*** Reading text Section Begins ***

Fall has arrived! Gaze at your Shoes and Rejoice!

by Alex V. Cook, Music Editor
first published: October, 2005

approximate reading time: minutes

slowly evolves from a tender carbon monoxide slow burner into a bona fide distorted bluesy death rocker toward the end

Gravenhurst
Fires in Distant Buildings
(Warp)

In places where they have season's I imagine that the air is getting crisp, the lawns are getting leaf-befouled and the heartier suburban dad-stock is shopping for and subsequently utilizing the latest model of noisy leaf blower. Here in the Dirty South though we have to resort to artificial means to herald the oncoming of Demeter's revenge. For me its somber darkish guitar pop, where its not quite metal or indie or power pop but just kinda forlorn music that has a chilly edges billowing around its warm beating heart, and the latest from Gravenhurst fits this requirement nicely.

The record opens with the epic power mood rock piece "Down River", and that is precisely where it takes you, with a dark cloud of a bass riff as a canoe and an ever-increasingly overdriven guitar as a paddle and the singer's falsetto as its lone and lonely passenger. On the banks of this menacing waterway are the cicada hum of organs and muted trumpets just loud enough to let you know they are there. The single off the record "The Velvet Cell" ripples off like a lost 4AD radio transmission lost in the air many an autumn ago, and it joyously rendered into a clear Krautrock broth on its reprise a couple tracks later, reminding me of the lost art of the re-mix, when they were studio indulgences and not vanity projects for DJ's and rockstars manning the decks on a name-check fueld lark.

*** Reading text Section Ends ***

Problems and tasks -
A. Write out the review word for word, everything from "Fall has arrived!" down to "this requirement nicely.".
B. According to the Gravenhurst review, which song opens the record?

*** Data extract Section Begins ***

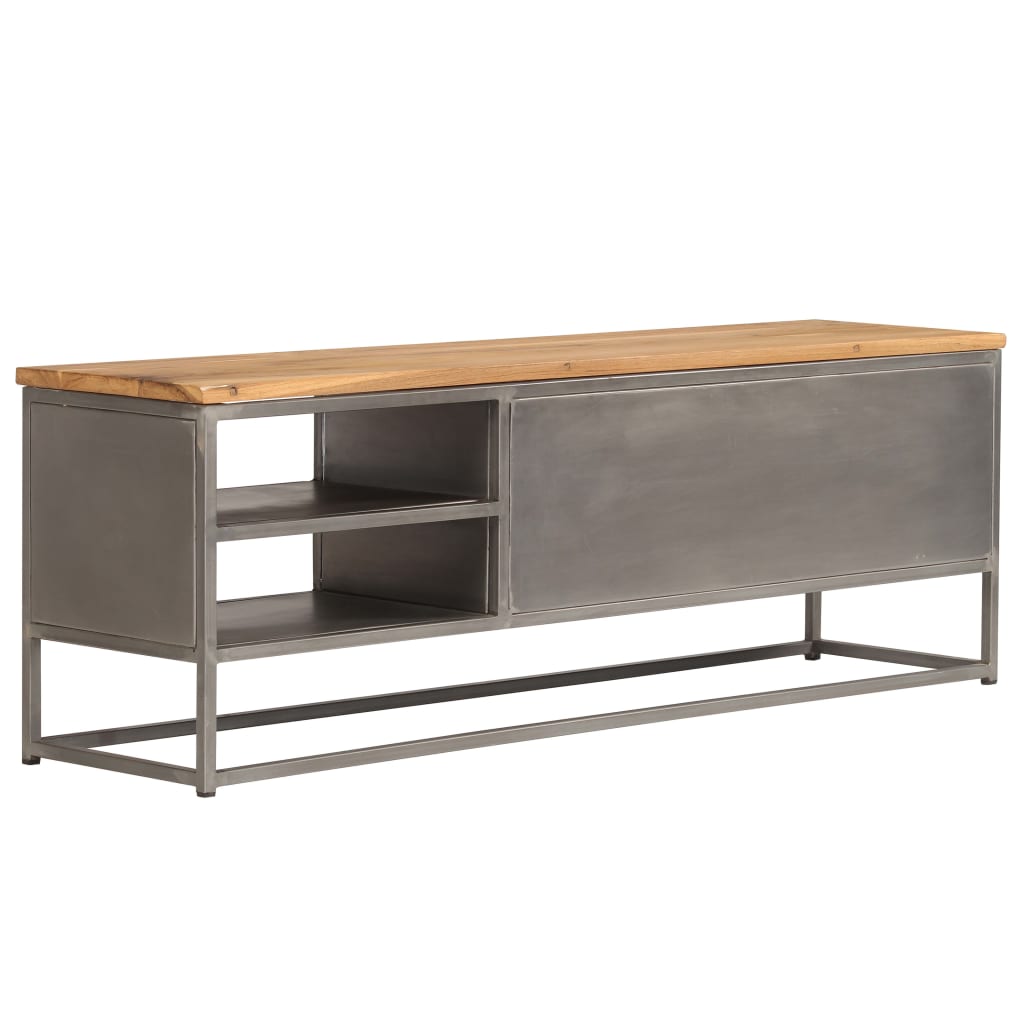 vidaXL Mueble para TV madera de teca reciclada y acero 120x30x40 cm - Image 3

*** Data extract Section Ends ***

Outputs for the tasks -
A.
Fall has arrived! Gaze at your Shoes and Rejoice!

by Alex V. Cook, Music Editor
first published: October, 2005

approximate reading time: minutes

slowly evolves from a tender carbon monoxide slow burner into a bona fide distorted bluesy death rocker toward the end

Gravenhurst
Fires in Distant Buildings
(Warp)

In places where they have season's I imagine that the air is getting crisp, the lawns are getting leaf-befouled and the heartier suburban dad-stock is shopping for and subsequently utilizing the latest model of noisy leaf blower. Here in the Dirty South though we have to resort to artificial means to herald the oncoming of Demeter's revenge. For me its somber darkish guitar pop, where its not quite metal or indie or power pop but just kinda forlorn music that has a chilly edges billowing around its warm beating heart, and the latest from Gravenhurst fits this requirement nicely.

B. "Down River"